[Opening Entries shown section]
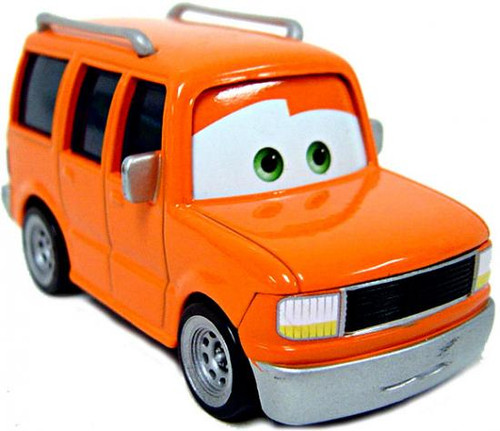 Disney Cars Loose Murphy Diecast Car [Loose]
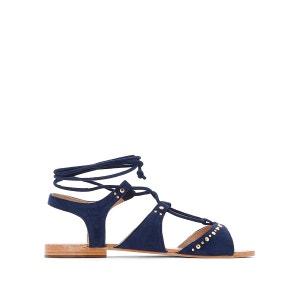 Sandales cuir Osier PETITE MENDIGOTE
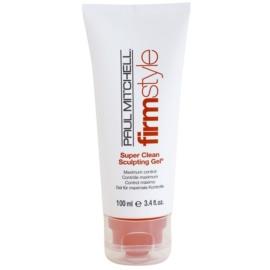 Paul Mitchell FirmStyle gel na vlasy pro definici a tvar  100 ml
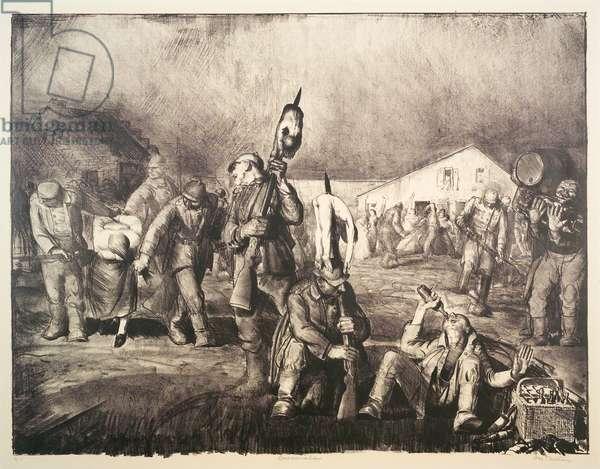 The Bacchanale, 1918 (litho)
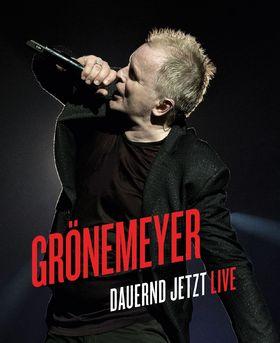 Herbert Grönemeyer, Dauernd Jetzt (Live), 00602547507150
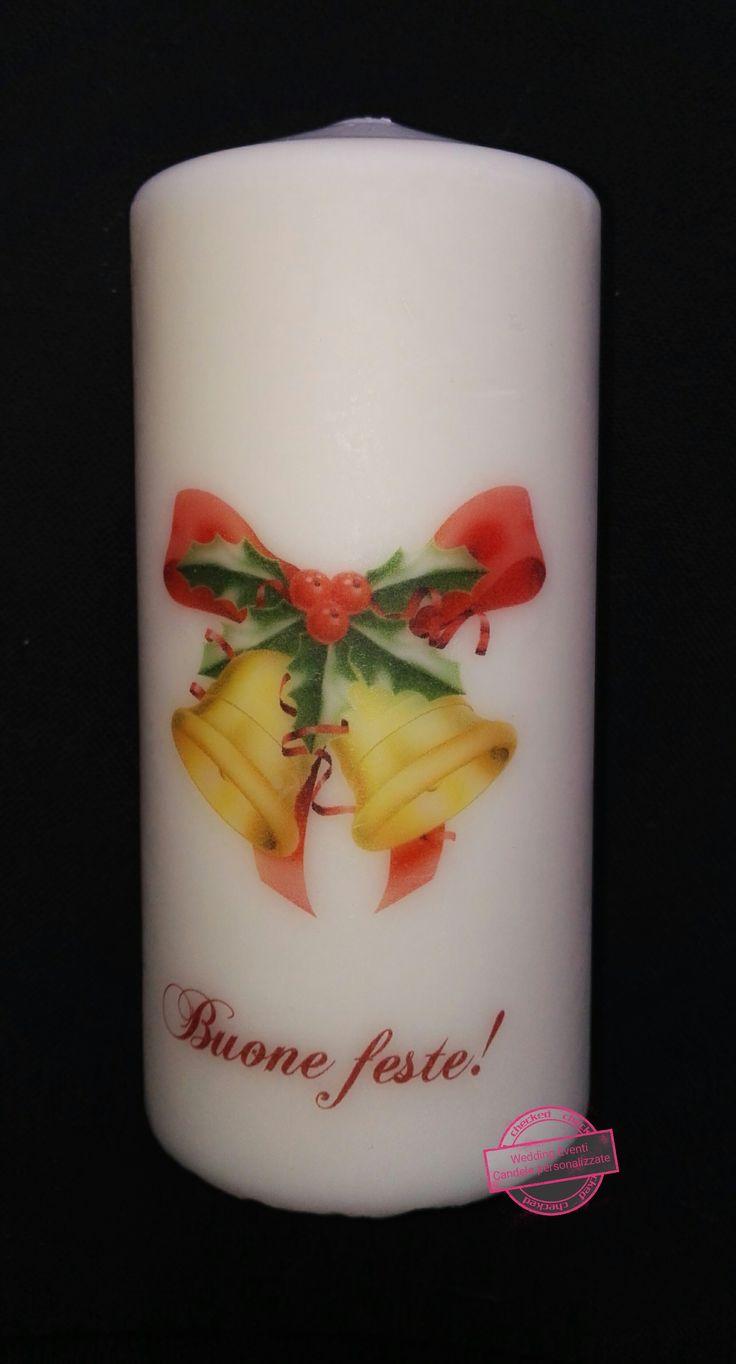 Rendi unici i tuoi regali con delle stupende confezioni regalo: delle magnifiche candele! #WeddingEventi #candele #personalizzabili #candelepersonalizzate #candle #candleset #candles #handmade #fattoamano #homemade #bomboniere #matrimonio #nozze #festa #wedding #eventi #events #compleanno #anniversario #battesimo #fiori #love #amore #fashion #diamond #pearl #romantico #natale #regalo #cuore #heart #Natale #merrychristmas #christmas #regali #disney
[Closing Entries shown section]
* Task instructions
Reproduce exactly the entries from their first line through the line containing "Herbert Grönemeyer, Dauernd", including both, and omit any pictures.

* Answer box
 Disney Cars Loose Murphy Diecast Car [Loose]
 Sandales cuir Osier PETITE MENDIGOTE
 Paul Mitchell FirmStyle gel na vlasy pro definici a tvar  100 ml
 The Bacchanale, 1918 (litho)
 Herbert Grönemeyer, Dauernd Jetzt (Live), 00602547507150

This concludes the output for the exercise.